2009年に急逝した伊藤計劃氏の、単行本化されていない短編やエッセイ、対談、そしてウェブ上で公開していた映画評などを、早川書房編集部がまとめたもの。


本書に収められた短編たちが、そのほとんどがアンソロジーに収録されていたため既読でした。それらの再読や、対談などもとても楽しめましたが、本書を手に取ったもっとも大きな理由が、本書の後半部分を占める映画評にあります。あの、奇跡の作家伊藤計劃氏がどのように映画評を書いたのか、それだけが知りたかった。


「虐殺機関」には、そのタイトルから想起される暴力的な世界と、そこで展開される物語のあまりの切なさとはかなさにびっくりさせられ、「ハーモニー」では、そのタイトルから想起される穏和な世界と、そこで展開される物語のあまりの暴力性にびっくりさせられました。とにかく、どちらの作品もこれまで読んだことのない世界を、炸裂する暴力性とあふれるような叙情性で描き出すという、離れ業に果敢に取り組み、しかも成功してしまっているという、傑作としか言えないものでした。誰しもがそうですが、伊藤計劃氏が亡くなったとのニュースは、偉大な才能が突如としてこの世から消え去ることがあるという不条理さを、切実に感じさせられたのです。


そんな突出した才能がどのように映画を評するのか、極めて興味があったのですが、それはむしろ映画評の前書きで充分に満足させられることになりました。氏は、この映画評を次のように書き出します。

はじめに断っておくと、ここでやっているのは本質的におすぎと同じ、映画批評ではなくて映画の紹介だ。
これを読んでくれている人を映画館へ誘導すること。それがこのコンテンツの目的だ。ぼくのなけなしのボキャブラリーを総動員して、その映画についての情報を修飾しまくり、映画館に行ってもらう。ぼくの好きな映画を皆にも見てもらいたい、という欲望を達成するためのことばたちだ。

そう、これなのです!好きなものを好きと書き、その喜びをお節介にもみんなに伝えたい、そのことばたちこそ、ひとつの大きな力強さを持ち得ると思うのです。氏は、つづけて次のようにも書きます。

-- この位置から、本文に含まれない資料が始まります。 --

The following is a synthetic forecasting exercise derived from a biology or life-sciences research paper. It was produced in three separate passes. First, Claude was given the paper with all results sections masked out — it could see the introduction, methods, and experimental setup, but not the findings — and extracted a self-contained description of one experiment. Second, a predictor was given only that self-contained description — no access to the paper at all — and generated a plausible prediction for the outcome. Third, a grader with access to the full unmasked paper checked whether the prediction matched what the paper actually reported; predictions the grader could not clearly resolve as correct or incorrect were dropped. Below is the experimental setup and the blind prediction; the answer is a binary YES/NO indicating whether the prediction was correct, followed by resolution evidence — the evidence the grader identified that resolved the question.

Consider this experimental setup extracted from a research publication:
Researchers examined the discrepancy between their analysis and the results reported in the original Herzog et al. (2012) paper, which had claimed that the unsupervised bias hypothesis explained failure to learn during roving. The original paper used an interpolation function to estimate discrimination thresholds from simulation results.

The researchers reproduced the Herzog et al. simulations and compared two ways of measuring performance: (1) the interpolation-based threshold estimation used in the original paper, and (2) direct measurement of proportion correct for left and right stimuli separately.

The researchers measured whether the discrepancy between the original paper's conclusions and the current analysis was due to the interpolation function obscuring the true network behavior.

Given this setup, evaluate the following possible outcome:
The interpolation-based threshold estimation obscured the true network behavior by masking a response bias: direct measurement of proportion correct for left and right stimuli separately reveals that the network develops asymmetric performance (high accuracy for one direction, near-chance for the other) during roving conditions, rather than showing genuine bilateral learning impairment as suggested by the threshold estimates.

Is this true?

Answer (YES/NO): YES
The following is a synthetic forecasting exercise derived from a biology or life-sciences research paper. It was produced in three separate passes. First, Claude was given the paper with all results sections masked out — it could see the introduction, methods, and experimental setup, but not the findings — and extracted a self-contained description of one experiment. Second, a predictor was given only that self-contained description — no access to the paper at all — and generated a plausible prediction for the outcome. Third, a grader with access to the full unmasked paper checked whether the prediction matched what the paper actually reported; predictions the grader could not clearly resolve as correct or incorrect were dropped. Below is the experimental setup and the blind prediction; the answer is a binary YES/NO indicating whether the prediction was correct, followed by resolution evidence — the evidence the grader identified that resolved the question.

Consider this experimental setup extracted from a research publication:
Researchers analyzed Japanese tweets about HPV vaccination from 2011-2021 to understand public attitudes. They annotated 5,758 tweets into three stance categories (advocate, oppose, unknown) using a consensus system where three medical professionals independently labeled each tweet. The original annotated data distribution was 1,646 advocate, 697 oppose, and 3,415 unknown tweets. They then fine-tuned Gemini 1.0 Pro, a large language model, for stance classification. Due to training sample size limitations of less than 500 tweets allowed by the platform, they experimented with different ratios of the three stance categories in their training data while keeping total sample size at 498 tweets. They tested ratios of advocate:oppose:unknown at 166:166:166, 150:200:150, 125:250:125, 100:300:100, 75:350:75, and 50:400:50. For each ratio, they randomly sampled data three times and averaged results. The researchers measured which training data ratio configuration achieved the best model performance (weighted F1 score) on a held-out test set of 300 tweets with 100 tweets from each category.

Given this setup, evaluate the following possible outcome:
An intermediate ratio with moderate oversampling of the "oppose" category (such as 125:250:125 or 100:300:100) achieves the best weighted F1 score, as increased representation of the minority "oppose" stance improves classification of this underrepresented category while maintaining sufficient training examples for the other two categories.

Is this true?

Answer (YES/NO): NO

だから、こいつは映画批評じゃない。まさに印象批評的で、規範批評的で、それはすべて、僕が好きな映画を魅力的に見せるためにとった戦略だ。
面白い映画を面白かった、という。
このページでいろいろ書いていることは、結局そういうことだ。

そして紹介されるのが、「スターシップ・トゥルーパーズ」「プライベート・ライアン」「トゥルーマン・ショー」「アルマゲドン」「ガメラ3」「エネミー・オブ・アメリカ」「ブレイド」「アイズ ワイド ショット」「マトリックス」「金融腐食列島 呪縛」「ワイルド・ワイルド・ウエスト」「ファイトクラブ」・・・。


観た映画も観てない映画もあり、観てない映画の方がずっと多いのだけれど、そしてなぜ観なかったかと言えばハリウッドの大作映画に魅力を感じなかったからなのだけれど、まんまとすべてを観たくなってしまいました。さすが、伊藤計劃氏の魔術であり、やはりその源泉には自分が好きなことに対する率直なことばがあるように思います。やっぱり伊藤計劃氏のことばは、大好きだぜ!